- **TO DO**
List every line of the items below that contains the string "instances", matching case exactly.

- **AVAILABLE DATA**
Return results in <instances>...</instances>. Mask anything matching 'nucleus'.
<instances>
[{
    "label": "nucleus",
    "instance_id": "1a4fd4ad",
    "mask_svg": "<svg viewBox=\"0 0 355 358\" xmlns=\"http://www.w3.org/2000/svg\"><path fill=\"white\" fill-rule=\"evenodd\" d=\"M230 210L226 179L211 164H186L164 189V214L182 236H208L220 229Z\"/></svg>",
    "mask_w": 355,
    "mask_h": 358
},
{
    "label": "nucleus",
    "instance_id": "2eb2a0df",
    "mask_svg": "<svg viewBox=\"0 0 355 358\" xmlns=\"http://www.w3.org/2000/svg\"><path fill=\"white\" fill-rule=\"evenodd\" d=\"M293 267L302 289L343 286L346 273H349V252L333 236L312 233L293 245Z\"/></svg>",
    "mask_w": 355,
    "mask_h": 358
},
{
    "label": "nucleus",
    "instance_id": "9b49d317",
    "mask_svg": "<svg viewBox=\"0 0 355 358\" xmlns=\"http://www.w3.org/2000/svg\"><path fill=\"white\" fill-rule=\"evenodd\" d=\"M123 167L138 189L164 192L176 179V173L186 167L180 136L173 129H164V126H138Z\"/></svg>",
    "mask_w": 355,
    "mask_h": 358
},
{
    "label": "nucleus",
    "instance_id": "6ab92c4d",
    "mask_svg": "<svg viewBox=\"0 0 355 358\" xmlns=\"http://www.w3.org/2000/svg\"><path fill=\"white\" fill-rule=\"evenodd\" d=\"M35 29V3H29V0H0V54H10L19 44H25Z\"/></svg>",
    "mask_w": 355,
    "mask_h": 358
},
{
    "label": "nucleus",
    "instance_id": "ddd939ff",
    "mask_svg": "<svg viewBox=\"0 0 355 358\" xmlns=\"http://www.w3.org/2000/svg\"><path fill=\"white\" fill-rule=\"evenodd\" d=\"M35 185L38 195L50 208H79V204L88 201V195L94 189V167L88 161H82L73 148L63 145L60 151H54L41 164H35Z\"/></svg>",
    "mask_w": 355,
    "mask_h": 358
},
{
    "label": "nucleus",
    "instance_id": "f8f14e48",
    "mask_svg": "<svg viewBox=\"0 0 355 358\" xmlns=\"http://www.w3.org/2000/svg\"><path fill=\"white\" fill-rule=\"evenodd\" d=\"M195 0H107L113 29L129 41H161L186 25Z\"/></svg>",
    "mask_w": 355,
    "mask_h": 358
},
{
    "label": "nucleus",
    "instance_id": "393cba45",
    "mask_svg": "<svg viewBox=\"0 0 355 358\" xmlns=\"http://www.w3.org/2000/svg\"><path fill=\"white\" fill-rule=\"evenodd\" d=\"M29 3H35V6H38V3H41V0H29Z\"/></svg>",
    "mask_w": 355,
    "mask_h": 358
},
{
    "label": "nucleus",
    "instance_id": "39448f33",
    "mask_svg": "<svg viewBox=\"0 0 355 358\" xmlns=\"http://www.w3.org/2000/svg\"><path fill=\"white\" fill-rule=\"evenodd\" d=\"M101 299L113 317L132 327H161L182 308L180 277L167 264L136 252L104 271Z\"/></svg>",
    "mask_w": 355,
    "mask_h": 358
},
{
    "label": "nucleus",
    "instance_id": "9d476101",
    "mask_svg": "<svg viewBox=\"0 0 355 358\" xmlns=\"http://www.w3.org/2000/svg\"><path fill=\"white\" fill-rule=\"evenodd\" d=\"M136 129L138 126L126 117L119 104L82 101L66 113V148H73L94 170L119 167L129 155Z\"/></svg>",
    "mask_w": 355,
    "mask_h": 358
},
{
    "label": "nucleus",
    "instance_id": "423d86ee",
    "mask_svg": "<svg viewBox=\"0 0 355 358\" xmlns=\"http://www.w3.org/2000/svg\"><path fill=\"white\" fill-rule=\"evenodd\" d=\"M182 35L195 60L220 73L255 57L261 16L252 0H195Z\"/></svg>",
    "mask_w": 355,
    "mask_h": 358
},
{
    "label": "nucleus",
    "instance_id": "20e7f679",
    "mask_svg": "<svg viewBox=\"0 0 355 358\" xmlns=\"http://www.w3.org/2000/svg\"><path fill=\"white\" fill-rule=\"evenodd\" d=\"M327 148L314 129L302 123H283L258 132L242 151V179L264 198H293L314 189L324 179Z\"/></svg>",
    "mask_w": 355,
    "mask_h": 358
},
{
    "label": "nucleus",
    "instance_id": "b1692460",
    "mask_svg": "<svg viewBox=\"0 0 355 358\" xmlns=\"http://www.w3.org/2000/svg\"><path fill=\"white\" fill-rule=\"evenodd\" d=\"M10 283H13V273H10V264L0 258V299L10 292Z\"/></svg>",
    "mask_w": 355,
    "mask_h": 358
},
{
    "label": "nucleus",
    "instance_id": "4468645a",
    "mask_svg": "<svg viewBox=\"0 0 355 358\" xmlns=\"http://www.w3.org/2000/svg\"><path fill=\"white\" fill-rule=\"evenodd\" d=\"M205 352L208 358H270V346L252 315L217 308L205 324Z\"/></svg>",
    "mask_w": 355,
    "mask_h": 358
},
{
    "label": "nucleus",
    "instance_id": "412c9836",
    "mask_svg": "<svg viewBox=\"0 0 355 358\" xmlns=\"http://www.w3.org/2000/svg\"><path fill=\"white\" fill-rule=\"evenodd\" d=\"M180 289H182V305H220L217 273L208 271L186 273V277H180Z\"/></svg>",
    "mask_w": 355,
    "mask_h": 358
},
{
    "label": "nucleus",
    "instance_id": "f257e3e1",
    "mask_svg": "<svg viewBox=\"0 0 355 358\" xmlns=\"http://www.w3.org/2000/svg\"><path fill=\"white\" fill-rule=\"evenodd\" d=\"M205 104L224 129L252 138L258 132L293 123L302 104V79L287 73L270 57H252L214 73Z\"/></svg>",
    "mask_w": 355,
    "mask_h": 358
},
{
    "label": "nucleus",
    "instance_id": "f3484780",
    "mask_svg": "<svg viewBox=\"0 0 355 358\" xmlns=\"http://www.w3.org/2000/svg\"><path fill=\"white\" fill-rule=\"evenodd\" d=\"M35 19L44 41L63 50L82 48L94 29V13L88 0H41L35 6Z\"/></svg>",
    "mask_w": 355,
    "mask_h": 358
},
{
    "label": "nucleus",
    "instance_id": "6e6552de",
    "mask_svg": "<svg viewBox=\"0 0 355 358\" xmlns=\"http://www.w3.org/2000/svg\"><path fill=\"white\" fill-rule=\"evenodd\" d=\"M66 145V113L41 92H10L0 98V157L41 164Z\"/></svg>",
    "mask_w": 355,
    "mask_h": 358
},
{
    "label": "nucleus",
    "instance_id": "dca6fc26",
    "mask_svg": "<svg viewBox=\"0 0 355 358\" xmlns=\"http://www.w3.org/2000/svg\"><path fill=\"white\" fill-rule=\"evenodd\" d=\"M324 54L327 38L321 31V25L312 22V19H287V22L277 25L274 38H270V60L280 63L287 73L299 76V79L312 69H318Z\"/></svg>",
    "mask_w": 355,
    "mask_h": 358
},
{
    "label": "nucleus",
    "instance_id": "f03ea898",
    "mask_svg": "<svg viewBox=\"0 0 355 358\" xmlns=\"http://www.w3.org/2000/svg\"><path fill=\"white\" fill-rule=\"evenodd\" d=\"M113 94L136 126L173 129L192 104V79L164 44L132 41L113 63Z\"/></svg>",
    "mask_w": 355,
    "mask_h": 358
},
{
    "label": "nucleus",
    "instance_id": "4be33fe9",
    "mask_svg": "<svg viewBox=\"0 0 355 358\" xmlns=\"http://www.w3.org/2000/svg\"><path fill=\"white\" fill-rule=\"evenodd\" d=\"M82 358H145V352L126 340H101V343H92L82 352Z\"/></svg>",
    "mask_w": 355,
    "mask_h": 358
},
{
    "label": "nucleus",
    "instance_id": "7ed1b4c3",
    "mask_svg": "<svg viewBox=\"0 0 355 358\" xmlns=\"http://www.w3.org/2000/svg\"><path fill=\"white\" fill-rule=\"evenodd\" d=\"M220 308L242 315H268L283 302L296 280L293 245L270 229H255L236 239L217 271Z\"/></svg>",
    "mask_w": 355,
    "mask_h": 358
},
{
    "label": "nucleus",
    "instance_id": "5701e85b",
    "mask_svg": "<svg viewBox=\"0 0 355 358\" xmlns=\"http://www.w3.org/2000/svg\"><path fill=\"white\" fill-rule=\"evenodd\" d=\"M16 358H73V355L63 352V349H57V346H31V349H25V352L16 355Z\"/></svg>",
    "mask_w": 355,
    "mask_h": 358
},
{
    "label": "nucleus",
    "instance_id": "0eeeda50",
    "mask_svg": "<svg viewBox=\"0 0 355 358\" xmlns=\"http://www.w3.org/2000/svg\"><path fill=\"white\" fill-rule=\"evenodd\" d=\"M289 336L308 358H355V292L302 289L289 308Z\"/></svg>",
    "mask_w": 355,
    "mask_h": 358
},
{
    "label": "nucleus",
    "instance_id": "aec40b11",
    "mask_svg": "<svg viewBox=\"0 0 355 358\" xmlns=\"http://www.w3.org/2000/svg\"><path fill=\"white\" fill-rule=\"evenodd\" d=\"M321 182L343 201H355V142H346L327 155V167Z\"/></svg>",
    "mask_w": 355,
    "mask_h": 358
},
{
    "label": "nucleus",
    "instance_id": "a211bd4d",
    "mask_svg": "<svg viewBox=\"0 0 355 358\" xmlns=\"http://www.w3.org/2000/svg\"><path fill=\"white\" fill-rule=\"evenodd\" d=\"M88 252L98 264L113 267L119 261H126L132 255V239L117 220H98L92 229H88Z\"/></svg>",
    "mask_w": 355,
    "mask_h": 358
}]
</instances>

- **RESULT**
Return results in <instances>...</instances>. Mask anything matching 'nucleus'.
<instances>
</instances>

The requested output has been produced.